▶ DIRECTIONS
Repeat, exactly and alone, every line from the line that contains "Shown in this" to the end of the entries.

▶ Records contained in a dataset
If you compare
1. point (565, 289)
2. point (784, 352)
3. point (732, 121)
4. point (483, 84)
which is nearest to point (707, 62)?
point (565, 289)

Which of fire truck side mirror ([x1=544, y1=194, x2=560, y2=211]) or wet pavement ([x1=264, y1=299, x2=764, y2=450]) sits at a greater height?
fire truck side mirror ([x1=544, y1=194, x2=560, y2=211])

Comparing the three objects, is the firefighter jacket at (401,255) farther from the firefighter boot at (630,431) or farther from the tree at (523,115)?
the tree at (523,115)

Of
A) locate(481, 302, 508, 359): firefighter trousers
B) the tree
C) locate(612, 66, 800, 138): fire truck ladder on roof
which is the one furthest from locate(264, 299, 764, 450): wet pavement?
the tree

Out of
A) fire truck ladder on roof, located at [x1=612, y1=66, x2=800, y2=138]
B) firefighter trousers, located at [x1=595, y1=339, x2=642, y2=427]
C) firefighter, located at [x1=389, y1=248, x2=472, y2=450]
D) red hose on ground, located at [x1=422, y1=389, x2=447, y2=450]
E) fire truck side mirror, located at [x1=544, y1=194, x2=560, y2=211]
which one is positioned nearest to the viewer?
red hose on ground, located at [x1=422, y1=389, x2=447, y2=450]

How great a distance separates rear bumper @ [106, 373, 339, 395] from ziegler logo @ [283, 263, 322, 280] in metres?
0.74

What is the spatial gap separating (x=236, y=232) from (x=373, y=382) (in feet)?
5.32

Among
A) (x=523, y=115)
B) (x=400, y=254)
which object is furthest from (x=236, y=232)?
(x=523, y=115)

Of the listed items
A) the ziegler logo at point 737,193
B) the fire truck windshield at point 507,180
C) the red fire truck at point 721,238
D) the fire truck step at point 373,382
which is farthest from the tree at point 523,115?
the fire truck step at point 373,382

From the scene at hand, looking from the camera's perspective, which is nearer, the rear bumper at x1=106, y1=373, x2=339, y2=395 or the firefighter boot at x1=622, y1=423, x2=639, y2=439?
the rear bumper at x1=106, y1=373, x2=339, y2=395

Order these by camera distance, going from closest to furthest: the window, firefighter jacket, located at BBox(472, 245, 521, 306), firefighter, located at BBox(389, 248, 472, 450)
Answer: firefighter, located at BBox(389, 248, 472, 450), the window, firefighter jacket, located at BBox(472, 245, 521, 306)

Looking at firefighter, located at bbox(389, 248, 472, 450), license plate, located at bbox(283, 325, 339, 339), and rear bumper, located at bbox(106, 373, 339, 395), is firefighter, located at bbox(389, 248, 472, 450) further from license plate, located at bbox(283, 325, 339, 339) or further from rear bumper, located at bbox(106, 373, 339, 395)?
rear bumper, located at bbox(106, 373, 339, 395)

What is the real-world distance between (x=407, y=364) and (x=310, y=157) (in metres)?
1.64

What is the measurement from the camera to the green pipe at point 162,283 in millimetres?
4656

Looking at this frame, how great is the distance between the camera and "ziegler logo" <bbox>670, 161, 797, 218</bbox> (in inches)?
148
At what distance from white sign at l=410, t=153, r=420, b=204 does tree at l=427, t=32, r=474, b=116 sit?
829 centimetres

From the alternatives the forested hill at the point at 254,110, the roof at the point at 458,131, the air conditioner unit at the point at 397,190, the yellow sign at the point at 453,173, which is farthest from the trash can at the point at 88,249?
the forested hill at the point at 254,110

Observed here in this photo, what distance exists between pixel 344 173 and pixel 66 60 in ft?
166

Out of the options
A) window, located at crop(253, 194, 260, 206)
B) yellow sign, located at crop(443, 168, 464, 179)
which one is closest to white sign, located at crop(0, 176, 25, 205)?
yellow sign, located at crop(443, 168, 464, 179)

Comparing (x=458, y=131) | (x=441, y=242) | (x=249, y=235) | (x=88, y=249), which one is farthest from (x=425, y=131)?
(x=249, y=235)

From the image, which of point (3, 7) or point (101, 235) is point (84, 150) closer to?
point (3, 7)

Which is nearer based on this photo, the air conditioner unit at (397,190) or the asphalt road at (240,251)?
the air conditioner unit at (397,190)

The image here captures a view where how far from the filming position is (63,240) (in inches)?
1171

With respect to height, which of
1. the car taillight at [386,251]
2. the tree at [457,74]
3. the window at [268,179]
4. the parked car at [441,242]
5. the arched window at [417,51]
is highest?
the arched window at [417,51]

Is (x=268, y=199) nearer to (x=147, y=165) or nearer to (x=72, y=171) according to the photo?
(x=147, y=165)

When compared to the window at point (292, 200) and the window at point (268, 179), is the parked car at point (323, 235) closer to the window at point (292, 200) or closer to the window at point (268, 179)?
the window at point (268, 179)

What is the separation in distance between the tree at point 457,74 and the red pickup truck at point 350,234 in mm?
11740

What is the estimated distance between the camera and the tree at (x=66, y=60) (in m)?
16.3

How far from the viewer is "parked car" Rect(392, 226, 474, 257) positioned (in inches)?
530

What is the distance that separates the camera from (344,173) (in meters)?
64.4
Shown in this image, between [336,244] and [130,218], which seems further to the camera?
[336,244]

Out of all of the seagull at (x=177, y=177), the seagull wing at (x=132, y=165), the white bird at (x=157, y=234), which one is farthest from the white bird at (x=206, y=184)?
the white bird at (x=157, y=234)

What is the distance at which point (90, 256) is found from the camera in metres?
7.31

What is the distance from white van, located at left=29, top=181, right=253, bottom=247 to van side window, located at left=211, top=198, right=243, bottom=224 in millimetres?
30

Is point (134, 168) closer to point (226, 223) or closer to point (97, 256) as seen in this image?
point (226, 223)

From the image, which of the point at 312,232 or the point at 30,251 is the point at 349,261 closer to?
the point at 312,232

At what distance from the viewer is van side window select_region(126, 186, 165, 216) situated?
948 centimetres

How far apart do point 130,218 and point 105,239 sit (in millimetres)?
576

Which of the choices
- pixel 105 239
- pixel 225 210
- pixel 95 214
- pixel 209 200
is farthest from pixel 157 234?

▶ SOLUTION BELOW
Shown in this image, between [336,244] and [130,218], which seems further to the camera?
[336,244]

Out of all of the seagull at (x=177, y=177), the seagull wing at (x=132, y=165), the white bird at (x=157, y=234), which one is farthest from the white bird at (x=206, y=184)?
the white bird at (x=157, y=234)

What is the distance at which point (90, 256) is found from the camera in metres?
7.31

What is the distance from white van, located at left=29, top=181, right=253, bottom=247 to van side window, located at left=211, top=198, right=243, bottom=224 in millimetres?
30

Is point (134, 168) closer to point (226, 223) or closer to point (97, 256) as seen in this image?
point (226, 223)

From the image, which of the point at 312,232 or the point at 30,251 is the point at 349,261 closer to?
the point at 312,232

At what distance from the viewer is van side window select_region(126, 186, 165, 216) situated?
948 centimetres

How far apart do point 130,218 and point 105,239 sit (in millimetres)?
576

Which of the choices
- pixel 105 239
- pixel 225 210
- pixel 95 214
- pixel 209 200
is farthest from pixel 157 234?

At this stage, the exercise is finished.